PROBLEM DETAILS:
Write the next part of the forum post suggesting an improvement to the Auto Model process, continuing after its final sentence.

EXTRACT:
# # # #

Auto Model process improvement suggestion
Hi guys,
I have noticed one small thing I would count as a subject for a potention improvement in the auto-generated auto-model process.
Before training the model, there's a filtering operator applied, which is used for the followiing:
"Model on cases with label value, apply the model on cases with a missing for the target column."
So later on, 'Explain predictions' is applied to 'unm' output of this filter:
The fact is, we don't necessarily have the data in this exact format (with missing labels for the examples to actually predict). On the contrary, I see much more often a use case where a whole labeled dataset is used for auto-modelling and evaluation thru 80/20 split.
So, what I do every time I save the process from auto-model is rewiring operators in this way:
Which makes much more sense for me as I train the model on 80% of data and then apply on the remaining 20% which then also used for explaining the predictions. If I don't rewire operators I am by default getting empty result from 'Explain predictions', because this filter operator always sends 100% of data to exa port and 0% to unm port.
Do you think this can be improved in some way so the process is generated in a more flexible way, depending on the initial dataset format?

# # # #

DATA SECTION:

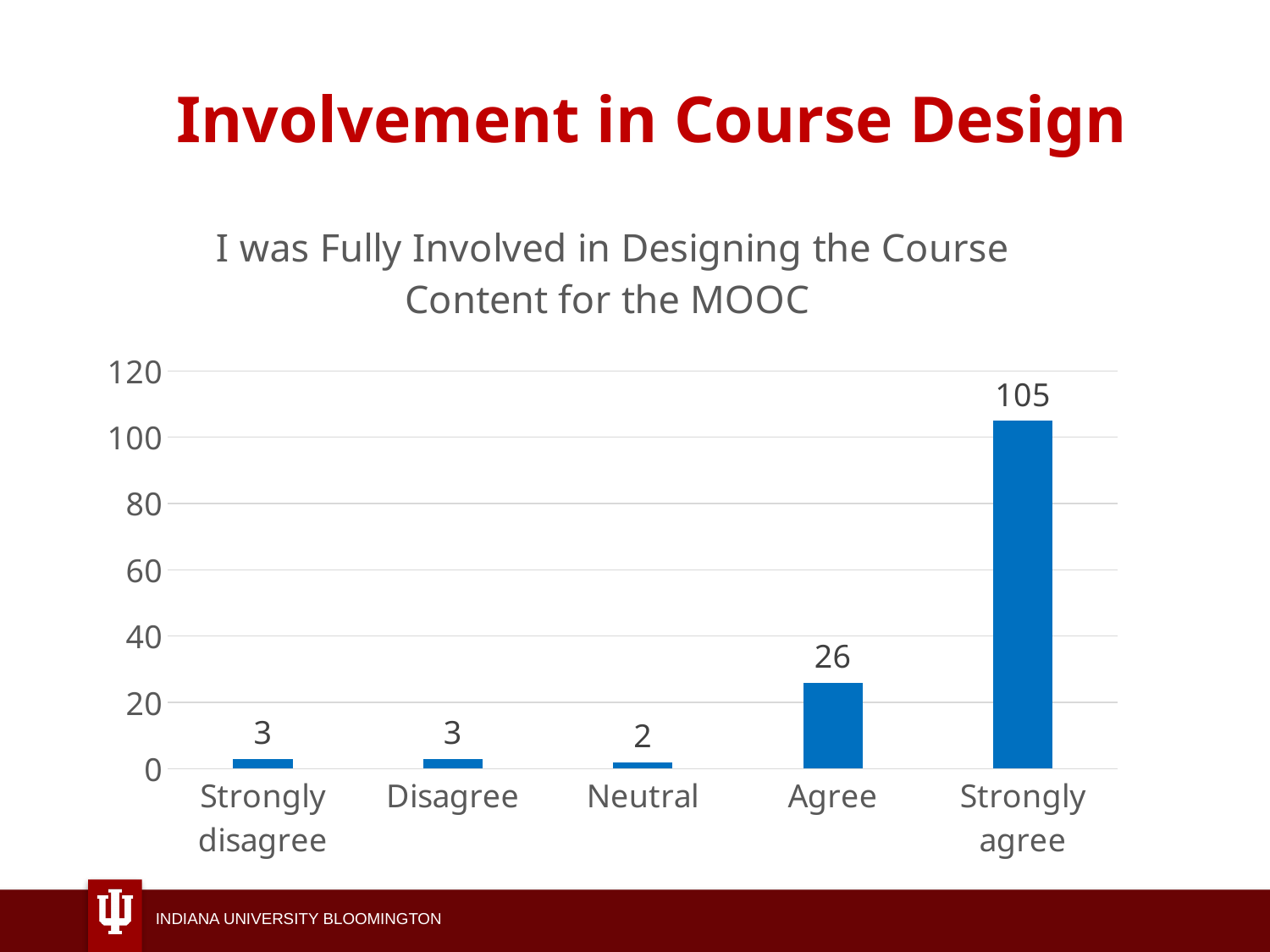
Which category has the highest value? Strongly agree What is the value for Strongly disagree? 3 What is the value for Agree? 26 How many categories are shown on the x axis? 5 What kind of chart is shown on the slide? bar chart Which is larger, the value for Agree or the value for Disagree? Agree What is the title of the chart? I was Fully Involved in Designing the Course Content for the MOOC What is the difference between the values for Strongly agree and Agree? 79 Which category has the lowest value? Neutral Is the value for Strongly agree greater or less than 100? greater What is the value for Strongly agree? 105 What is the value for Neutral? 2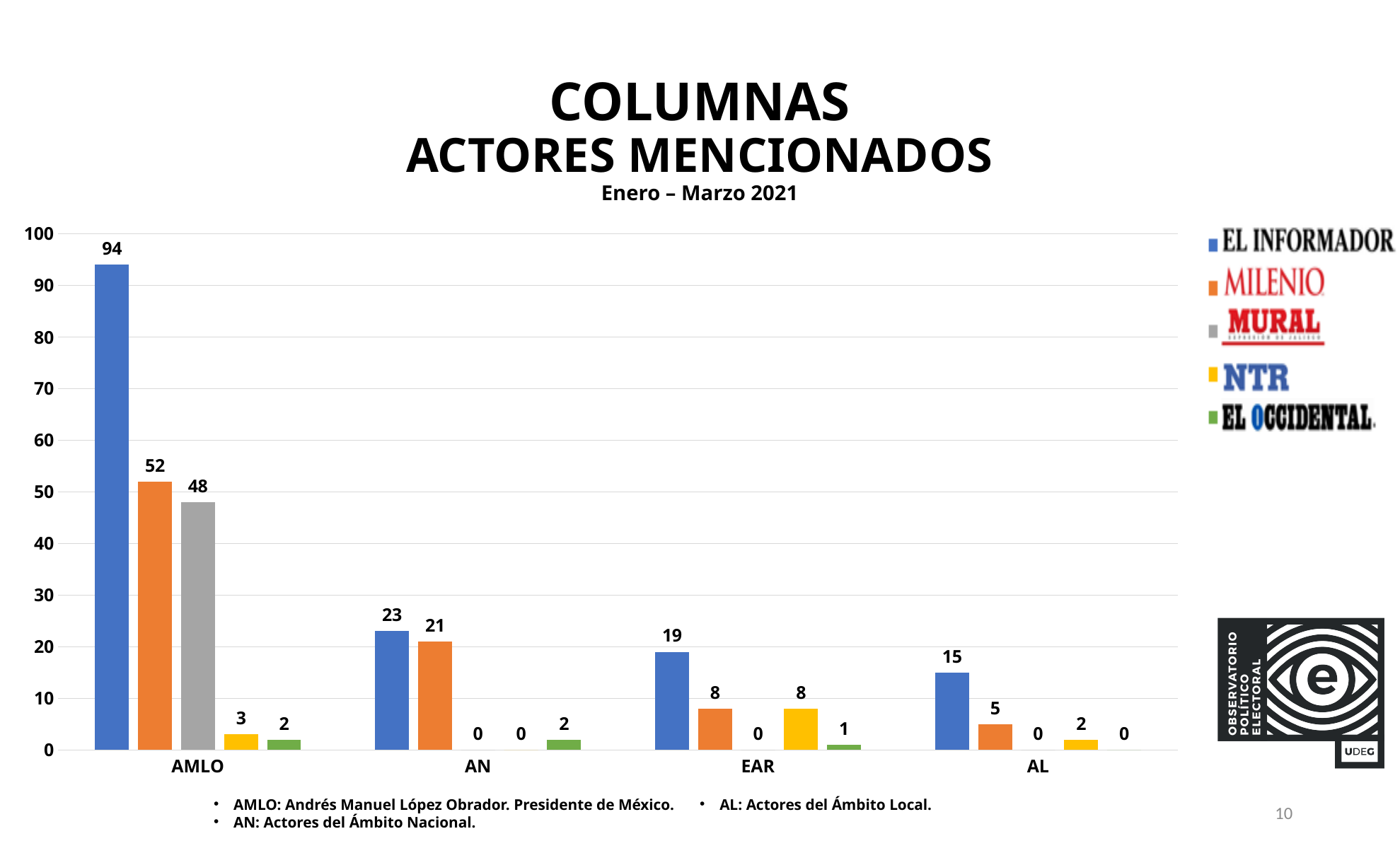
What is the value for Milenio in the AL category? 5 What is the value for NTR in the EAR category? 8 What period does the chart subtitle indicate? Enero – Marzo 2021 What is the difference between the El Informador and Milenio values in the AMLO category? 42 Which category has the lowest value for El Informador? AL Which is larger in the AN category: El Informador or Milenio? El Informador What kind of chart is shown on the slide? Bar chart How many categories are shown on the x axis? 4 Which category has the highest value for El Informador? AMLO What is the value for Mural in the AMLO category? 48 How many series does the legend list? 5 What is the value for El Informador in the AMLO category? 94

# # # #

RESULT OF THIS TASK:
Comments
cc @IngoRM
Hi,
One easy option would be to create the predictions and explanations for both, the cases with missing labels (as it is now) and for the 20% test cases as well. In the UI, we could always show the explanations for the test cases and those for the unlabeled examples only if there has been any.
What do you think about this approach? Keep in mind though that explain predictions can be a bit slow in some cases - so if your data set is very large, the creation of the explanations for the 20% test cases might take a while...
Best,
Ingo
Hi @IngoRM,
Yes, I think this can be an easy option - to explain predictions for both unlabeled and 20% test examples.
Another thought I had would be a bit more complicated solution where Auto Model would automatically detect dataset structure it works with (is it fully labeled or with missing labels) and generate process depending on that.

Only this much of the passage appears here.